Without an extension, Shell’s Beaufort Sea leases are set to expire in 2017, and the Chukchi Sea leases would expire in 2020. The oil major holds more federal leases offshore Alaska than any other producer, acquired mostly in a 2008 federal auction, and it has spent billions to develop potential oil and gas reserves. However, following disappointing initial drilling results last summer, Shell in September halted its exploration efforts for the foreseeable future (see Daily GPI, Sept. 28, 2015).

Shell requested the leases it holds be suspended for five years, not canceled, to prevent another operator from bidding on them in a future auction. The Department of Interior’s Bureau of Safety and Environmental Enforcement last month rejected the request, and Shell appealed to the Interior Board of Land Appeals (BLA) (see Daily GPI, Dec. 16, 2015).

Conservation groups, long a bane to Shell’s Arctic drilling program, in their motion to intervene before the BLA said the lease cancellations should stand (Shell Gulf of Mexico Inc. and Shell Offshore Inc., IBLA-2016-48).
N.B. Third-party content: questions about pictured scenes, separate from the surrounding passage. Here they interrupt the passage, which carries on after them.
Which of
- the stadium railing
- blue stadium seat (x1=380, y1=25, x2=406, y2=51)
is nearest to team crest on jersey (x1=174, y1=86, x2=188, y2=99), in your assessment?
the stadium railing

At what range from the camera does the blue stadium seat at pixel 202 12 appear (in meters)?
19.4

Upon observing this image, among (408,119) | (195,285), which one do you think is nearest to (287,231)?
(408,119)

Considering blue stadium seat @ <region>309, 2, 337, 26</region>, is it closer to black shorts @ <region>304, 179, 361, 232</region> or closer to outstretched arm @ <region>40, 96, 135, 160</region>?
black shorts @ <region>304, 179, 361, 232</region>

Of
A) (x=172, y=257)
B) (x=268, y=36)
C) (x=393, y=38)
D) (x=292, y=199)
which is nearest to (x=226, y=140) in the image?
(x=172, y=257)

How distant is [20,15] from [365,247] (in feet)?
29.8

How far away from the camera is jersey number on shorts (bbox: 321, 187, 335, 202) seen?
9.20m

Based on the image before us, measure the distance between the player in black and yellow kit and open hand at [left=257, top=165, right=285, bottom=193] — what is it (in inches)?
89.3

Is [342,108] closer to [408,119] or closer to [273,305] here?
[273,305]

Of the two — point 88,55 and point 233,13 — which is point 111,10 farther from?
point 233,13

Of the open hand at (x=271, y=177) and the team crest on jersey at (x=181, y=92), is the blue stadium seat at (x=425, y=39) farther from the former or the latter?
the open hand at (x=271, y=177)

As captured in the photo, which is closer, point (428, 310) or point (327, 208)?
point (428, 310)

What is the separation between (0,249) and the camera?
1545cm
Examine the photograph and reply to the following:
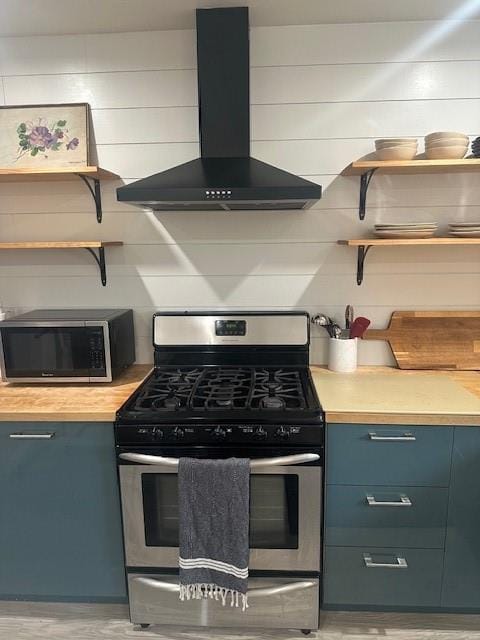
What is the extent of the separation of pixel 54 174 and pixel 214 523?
5.28 feet

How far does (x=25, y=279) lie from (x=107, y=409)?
1.00 meters

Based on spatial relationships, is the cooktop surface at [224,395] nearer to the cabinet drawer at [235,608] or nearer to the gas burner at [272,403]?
the gas burner at [272,403]

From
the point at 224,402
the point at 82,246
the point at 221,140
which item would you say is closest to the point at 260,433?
the point at 224,402

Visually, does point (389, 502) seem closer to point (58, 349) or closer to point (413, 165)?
point (413, 165)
The regulations governing appeals to the BLA permit intervention by a person who would be “adversely affected if the board reversed, vacated, set aside or modified the decision” under view. Earthjustice said in the filing an appellant would be adversely affected if it had a “legally cognizable interest, and the decision on appeal has caused or is substantially likely to cause injury to that interest.” The “legally cognizable interests” include “recreational, aesthetic and conservation values,” the motion said.
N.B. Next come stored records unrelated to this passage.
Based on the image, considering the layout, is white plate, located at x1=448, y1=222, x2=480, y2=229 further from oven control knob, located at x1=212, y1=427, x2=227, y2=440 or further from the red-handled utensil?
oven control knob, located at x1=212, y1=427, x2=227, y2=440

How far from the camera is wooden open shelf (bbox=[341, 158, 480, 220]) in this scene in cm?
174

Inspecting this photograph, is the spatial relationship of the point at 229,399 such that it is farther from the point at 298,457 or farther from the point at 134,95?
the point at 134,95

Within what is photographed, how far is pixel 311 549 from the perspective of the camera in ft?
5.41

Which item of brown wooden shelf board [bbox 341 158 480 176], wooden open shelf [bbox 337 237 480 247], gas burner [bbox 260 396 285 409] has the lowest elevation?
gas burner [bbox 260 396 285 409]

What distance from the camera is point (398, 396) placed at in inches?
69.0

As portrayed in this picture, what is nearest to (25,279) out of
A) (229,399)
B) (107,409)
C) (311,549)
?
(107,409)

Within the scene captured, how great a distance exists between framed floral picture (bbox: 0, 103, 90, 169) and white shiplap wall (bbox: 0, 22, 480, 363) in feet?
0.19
“The Arctic Ocean is ground zero for climate change, and drilling in such a sensitive region threatens the whales, seals and countless other wildlife that call it home,” Earthjustice attorney Erik Grafe said. “So last fall, we welcomed the news that Shell was leaving the Arctic Ocean, at least for now. This appeal, however, is the oil company’s latest attempt to keep the door open for drilling.

“The agency was right to reject Shell’s extension request…The government has concluded there is a 75% chance of a major oil spill if oil companies develop the region, and experts agree that there is no way effectively to contain and clean up a spill in the Arctic Ocean. Developing and burning Arctic Ocean oil is incompatible with efforts to combat climate change. To help stave off the worst effects of climate change, the Arctic Ocean must be off limits to future drilling.”

Earthjustice is representing the Alaska Wilderness League, Center for Biological Diversity, Greenpeace, Friends of the Earth, National Audubon Society, Northern Alaska Environmental Center, Sierra Club and The Wilderness Society.